Choosing the Right Unique ID Strategy: From DB Auto‑Increment to Snowflake

This article reviews common unique identifier generation techniques—including database auto‑increment, UUID, Redis counters, Snowflake, Zookeeper, and MongoDB ObjectId—detailing their advantages, drawbacks, and practical implementation examples with C# code snippets.

Java Backend Technology
Java Backend Technology
Java Backend Technology
Choosing the Right Unique ID Strategy: From DB Auto‑Increment to Snowflake

1. Database Auto‑Increment Sequence or Field

Most common method, uses the database to guarantee uniqueness across the whole database.

Advantages:

Simple, easy to code, acceptable performance.

Numeric IDs are naturally ordered, helpful for pagination or sorting.

Disadvantages:

Different DB syntaxes; migration can be painful.

Single master becomes a single point of failure in master‑slave setups.

Scalability issues under high load.

Complex when merging systems or sharding.

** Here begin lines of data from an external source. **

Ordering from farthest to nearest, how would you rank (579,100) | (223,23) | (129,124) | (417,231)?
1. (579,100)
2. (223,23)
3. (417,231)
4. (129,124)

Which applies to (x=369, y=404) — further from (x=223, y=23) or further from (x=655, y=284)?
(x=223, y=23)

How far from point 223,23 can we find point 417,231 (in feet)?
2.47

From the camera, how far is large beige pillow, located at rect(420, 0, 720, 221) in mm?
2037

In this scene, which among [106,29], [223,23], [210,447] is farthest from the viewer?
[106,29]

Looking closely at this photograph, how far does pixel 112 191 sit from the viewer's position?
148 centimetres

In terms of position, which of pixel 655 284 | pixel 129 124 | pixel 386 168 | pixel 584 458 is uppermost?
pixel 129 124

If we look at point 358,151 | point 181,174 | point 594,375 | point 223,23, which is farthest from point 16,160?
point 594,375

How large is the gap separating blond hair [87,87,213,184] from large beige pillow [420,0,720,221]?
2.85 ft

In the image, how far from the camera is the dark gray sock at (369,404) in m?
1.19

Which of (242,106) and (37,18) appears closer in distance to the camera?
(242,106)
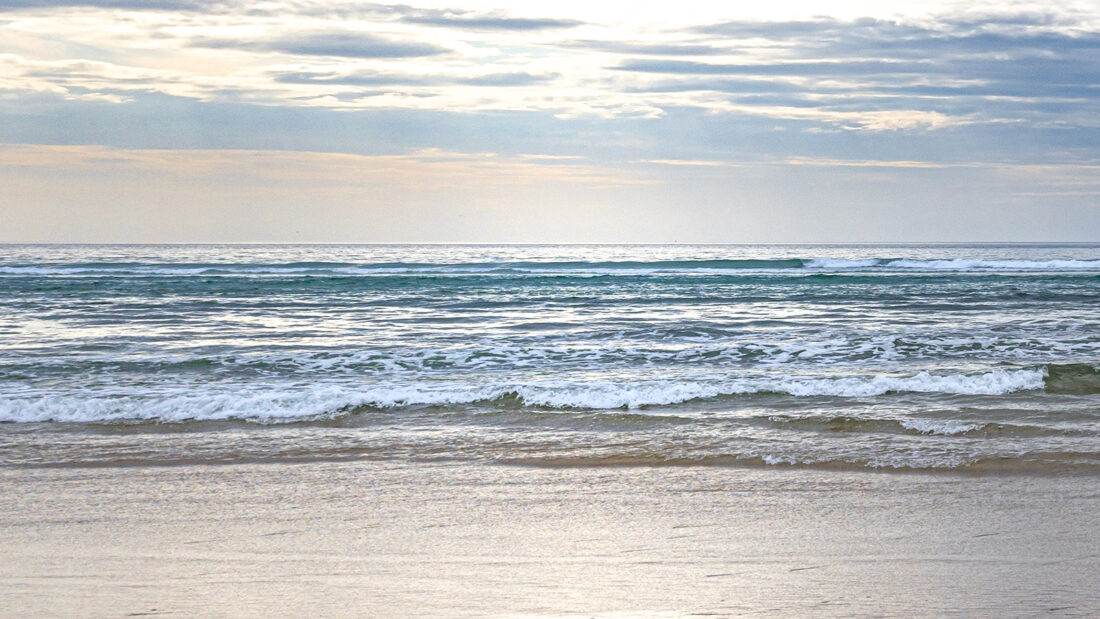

Optimization: In multi‑master environments assign different start values and same step size to each master, e.g., Master1 generates 1,4,7…, Master2 generates 2,5,8…, etc.

2. UUID

Common method, can be generated by DB or program, globally unique.

Advantages:

Simple, easy to code.

Very good generation performance.

Globally unique, eases data migration and system merging.

Disadvantages:

No natural ordering.

Usually stored as strings, query performance lower.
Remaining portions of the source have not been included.